With his unique double-barrelled qualifications, Dixon found himself in demand from architects who wished to engage an engineer who also thought like an architect. During the peak years of his practice in the 1950s and '60s, Dixon worked with architects of the calibre of Leslie Perrott, Middleton & Talbot, Kenneth Crosier, Paul Wallace and Hipwell, Weight & Mason. From the early 1970s, Dixon developed a working relationship with Brother Emanuel, a Roman Catholic priest and qualified architect, and served as structural engineer on several church-related projects in Melbourne's developing outer fringes. However, Dixon's most enduring association was that with his former employers, Yuncken Freeman Ltd. He was the engineer of record for some of the firm's best-known residential projects of the mid-1950s, as well as a number of hospitals and industrial complexes. From the late 1950s, as Yuncken's office embraced large-scale multi-story projects, Dixon's expertise was sought for several city office buildings and highrise apartment blocks.

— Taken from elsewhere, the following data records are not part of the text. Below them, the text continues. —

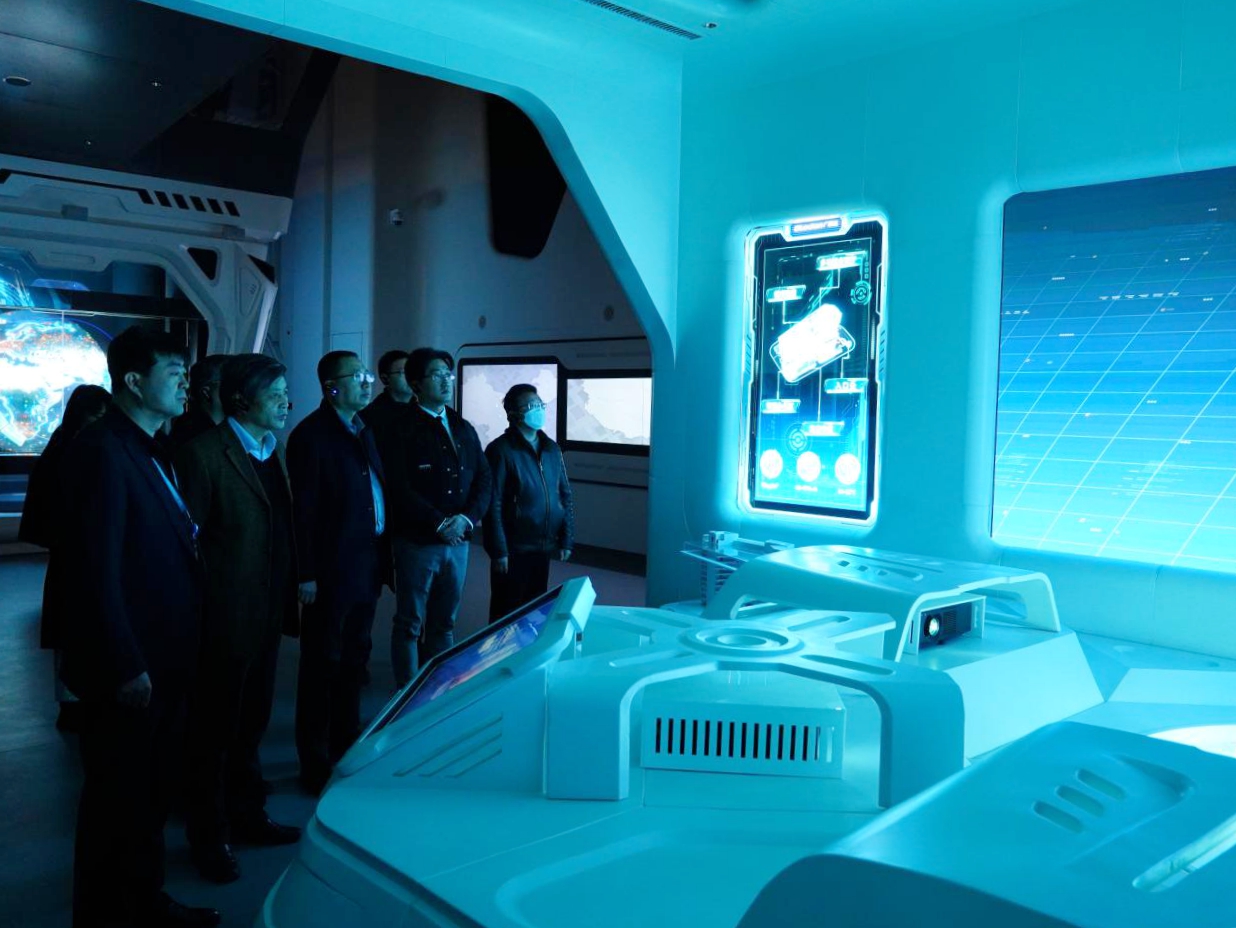 2026世界杯投注平台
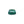 Load image into Gallery viewer, Zambian Emerald - 4.55 Carat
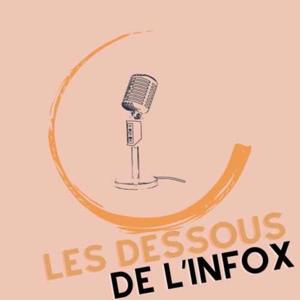 Les Dessous de l'Infox
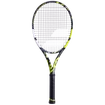 Rakieta tenisowa Babolat Pure Aero 2023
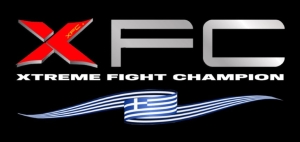 Κάλεσμα του XFC GREECE σε προπονητές, γυμναστήρια και αθλητές από όλη την Ελλάδα για αγώνες σε επαγγελματικό επίπεδο στο εξωτερικό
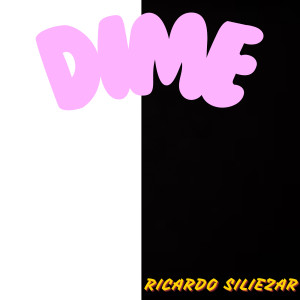 Album Dime from 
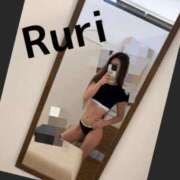 ヒメ日記 2024/12/22 22:13 投稿 るり ジュリアングループ三多摩店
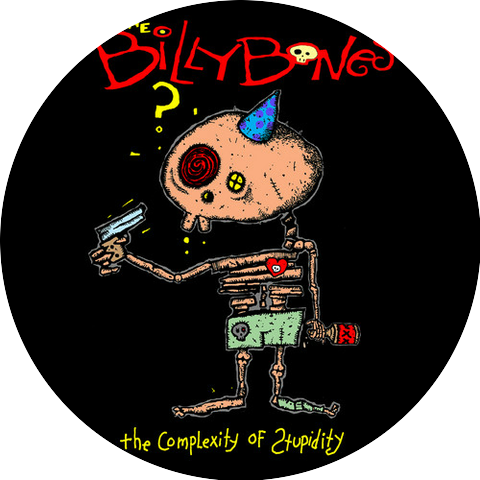 The Billybones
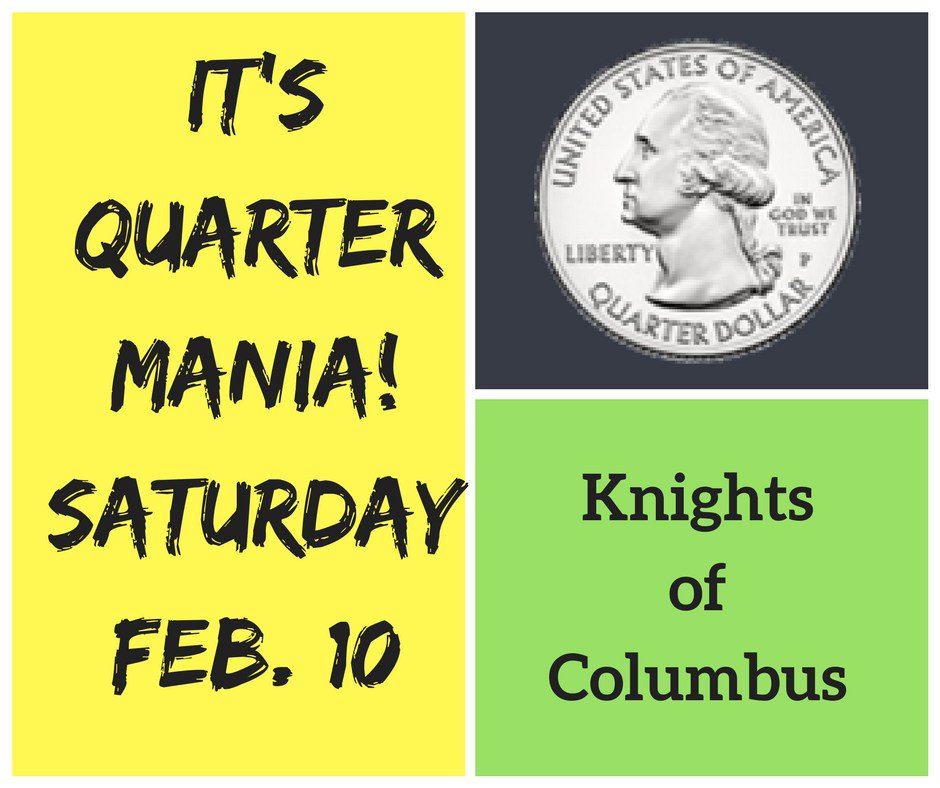 olaclaremont's tweet photo. Don’t miss out on the high-energy game that was a big hit last year. For $25you receive lunch, drink, dessert and a bidding paddle. Children under 10 years old are free! See you there from 11am-3pm https://t.co/orq5zQsCO0 https://t.co/ub6r5KFtI6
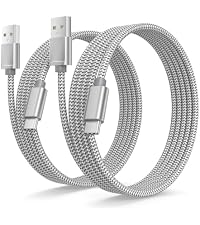 https://m.media-amazon.com/images/I/51AS-Z%2BXjdL.__AC_SR200,225___.jpg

Dixon's most famous undertaking, however, was the holiday house that he designed for his own family on the Great Ocean Road at Fairhaven. A local landmark known to several generations of motorists and holidaymakers as the 'House on a Pole', this modest hip-roofed house was elevated above the scrubby cliffs on an impossibly slender concrete stalk. A long-held labour of love for its designer, the project was conceived in the mid-1960s but not fully documented until 1970, with construction (most of it undertaken by Dixon himself) continuing until 1978. Dixon, who died in October 2013 at the age of ninety, lived long enough to see his iconic beach house achieve cult status and be nominated (albeit unsuccessful) for inclusion on the Victorian Heritage Register.” Dictionary of Unsung Architects
RECOGNITION
Dixon's houses in Caringal Street were included in Don Ward's Guide to Victorian Architecture (1956), published for interstate and overseas visitors to the Olympic Games.
At the time of his retirement in 1985, Frank Dixon could claim four decades of experience as preferred structural consultant to Australia's most significant and influential post-war architectural practices.